Una dieta sana ed equilibrata è necessaria e sufficiente come elisir di lunga vita. Possiamo trovare tutto quello di cui abbiamo bisogno negli alimenti sani se bilanciati in modo corretto. Se poi ci aggiungiamo l’abitudine a fare movimento e l’assenza di abitudini poco salutari come il fumo il gioco è fatto.

Spendere soldi in integratori di tutti i tipi sarebbe quindi inutile. Lo dice uno studio di un gruppo di ricercatori dell’Università della California, condotto su un campione di pensionati che hanno vissuto nella comunità californiana Laguna Hills di Leisure World.

Lo studio è partito nel 1980 e ha osservato le abitudini di 14.000 anziani per una durata di 32 anni, prendendo in considerazione 56 tipi di alimenti contenenti vitamina A e C, ma anche le quantità di integratori assunti, che il più delle volte era proprio vitamina C, e le abitudini di vita.

Nel corso dell’esperimento sono stati 13.104 i decessi e hanno permesso di osservare che laddove ci sono delle patologie, l’assunzione di quantità extra di antiossidanti non bloccava il corso della malattia. Quindi in presenza di ipertensione, angina, infarto, ictus, diabete, artrite reumatoide o cancro, il rischio di morte non era correlato alle quantità assunte di vitamina A e C nella dieta o di vitamina E presa come integratore.

Piuttosto l’influenza maggiore era determinata da abitudini come il fumo, l’assunzione di alcol, il consumo di caffeina, l’esercizio fisico e il peso corporeo. Come ha commentato Annlia Paganini-Hill, coordinatrice del gruppo di scienziati nella Clinica di Aging Research and Education, presso l’Università della California:

Ci sono buone evidenze scientifiche per cui una dieta con molta frutta e verdura è sana e riduce i rischi di alcune malattie.

È vero infatti che antiossidanti come le vitamine A, C ed E, possono aiutare a proteggere dai danni alle cellule o al DNA e da più parti si pubblicizzano le loro proprietà nella prevenzione del cancro, delle malattie cardiache e della demenza senile.

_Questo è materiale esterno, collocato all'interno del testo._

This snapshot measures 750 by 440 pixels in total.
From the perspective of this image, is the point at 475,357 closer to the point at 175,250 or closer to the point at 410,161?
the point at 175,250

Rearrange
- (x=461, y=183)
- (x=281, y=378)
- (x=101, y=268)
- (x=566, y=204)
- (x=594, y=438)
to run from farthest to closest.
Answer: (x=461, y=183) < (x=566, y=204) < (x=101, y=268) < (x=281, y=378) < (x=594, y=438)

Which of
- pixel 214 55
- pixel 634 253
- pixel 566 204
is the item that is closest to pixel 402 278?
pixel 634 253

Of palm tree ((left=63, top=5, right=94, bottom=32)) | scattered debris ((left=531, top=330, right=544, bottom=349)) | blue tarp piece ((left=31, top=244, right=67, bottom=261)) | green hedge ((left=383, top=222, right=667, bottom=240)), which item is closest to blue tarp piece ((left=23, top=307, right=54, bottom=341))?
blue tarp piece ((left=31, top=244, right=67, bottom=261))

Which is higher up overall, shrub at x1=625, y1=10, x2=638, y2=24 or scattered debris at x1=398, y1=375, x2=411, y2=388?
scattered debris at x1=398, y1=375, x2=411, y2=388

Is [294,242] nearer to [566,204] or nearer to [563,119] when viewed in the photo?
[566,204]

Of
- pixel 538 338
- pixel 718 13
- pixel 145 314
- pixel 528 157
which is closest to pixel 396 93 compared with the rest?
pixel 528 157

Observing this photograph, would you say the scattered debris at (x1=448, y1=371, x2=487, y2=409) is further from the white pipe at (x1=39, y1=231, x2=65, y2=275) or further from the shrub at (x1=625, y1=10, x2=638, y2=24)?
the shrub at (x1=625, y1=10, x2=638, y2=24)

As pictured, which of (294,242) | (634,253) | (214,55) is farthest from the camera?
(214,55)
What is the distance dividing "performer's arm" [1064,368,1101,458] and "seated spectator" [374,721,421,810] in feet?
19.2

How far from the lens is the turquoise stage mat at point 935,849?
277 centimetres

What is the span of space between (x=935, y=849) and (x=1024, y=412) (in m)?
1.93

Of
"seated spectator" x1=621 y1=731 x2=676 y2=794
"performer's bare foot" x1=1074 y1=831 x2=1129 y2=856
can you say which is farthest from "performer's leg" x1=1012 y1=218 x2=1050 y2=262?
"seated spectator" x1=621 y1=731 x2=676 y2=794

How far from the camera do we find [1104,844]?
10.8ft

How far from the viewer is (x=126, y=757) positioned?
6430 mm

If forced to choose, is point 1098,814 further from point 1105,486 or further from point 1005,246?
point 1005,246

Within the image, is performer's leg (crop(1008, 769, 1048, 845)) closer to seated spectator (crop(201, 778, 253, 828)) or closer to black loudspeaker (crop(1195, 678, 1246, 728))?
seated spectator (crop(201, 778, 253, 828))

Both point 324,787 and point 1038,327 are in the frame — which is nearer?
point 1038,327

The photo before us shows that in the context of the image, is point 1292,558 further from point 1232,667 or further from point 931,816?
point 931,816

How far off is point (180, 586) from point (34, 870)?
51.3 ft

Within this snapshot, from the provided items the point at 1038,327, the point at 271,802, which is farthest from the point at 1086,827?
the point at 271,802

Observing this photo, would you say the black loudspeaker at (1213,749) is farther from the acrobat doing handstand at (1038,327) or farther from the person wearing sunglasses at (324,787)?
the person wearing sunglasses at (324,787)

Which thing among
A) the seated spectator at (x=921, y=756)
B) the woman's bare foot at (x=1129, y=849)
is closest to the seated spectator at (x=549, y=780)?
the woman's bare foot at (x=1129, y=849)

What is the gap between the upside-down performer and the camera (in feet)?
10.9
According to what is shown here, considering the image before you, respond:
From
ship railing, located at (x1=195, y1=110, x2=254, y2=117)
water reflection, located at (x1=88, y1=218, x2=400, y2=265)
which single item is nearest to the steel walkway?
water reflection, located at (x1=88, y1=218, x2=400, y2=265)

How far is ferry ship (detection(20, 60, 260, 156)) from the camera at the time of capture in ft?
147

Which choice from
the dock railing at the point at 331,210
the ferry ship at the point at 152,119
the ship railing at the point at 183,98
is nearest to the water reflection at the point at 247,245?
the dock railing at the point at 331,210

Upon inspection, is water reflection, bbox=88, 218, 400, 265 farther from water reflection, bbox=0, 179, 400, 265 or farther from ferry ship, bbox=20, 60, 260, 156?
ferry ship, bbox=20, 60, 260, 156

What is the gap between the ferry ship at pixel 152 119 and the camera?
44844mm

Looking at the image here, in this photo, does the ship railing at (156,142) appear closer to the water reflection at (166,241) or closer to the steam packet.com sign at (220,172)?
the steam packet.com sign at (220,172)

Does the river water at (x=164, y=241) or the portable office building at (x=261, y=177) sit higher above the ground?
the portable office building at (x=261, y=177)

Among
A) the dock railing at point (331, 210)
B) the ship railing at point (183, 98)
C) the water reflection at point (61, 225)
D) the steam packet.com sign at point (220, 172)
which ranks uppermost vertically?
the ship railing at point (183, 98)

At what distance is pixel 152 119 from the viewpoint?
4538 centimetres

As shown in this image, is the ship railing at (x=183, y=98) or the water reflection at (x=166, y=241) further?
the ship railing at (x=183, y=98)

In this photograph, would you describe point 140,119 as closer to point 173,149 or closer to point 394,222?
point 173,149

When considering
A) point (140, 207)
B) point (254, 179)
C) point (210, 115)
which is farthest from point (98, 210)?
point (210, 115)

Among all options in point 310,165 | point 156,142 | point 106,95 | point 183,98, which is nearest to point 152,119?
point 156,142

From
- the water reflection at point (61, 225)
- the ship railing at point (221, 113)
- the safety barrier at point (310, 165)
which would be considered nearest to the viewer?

È anche vero però che sono sufficienti le quantità che assumiamo soprattutto con frutta e verdura che ne sono ricche.

Anzi, secondo il National Institutes of Health, quantità in eccesso di queste sostanze sarebbero addirittura dannose: elevate dosi di beta carotene (precursore della vitamina A) aumenterebbero il rischio di cancro al polmone nei fumatori, mentre eccessi di vitamina E possono influire sull’insorgenza del cancro alla prostata e di ictus. Il loro utilizzo dovrebbe quindi avvenire dietro controllo medico, anche perché alcuni antiossidanti presentano interazioni con i farmaci.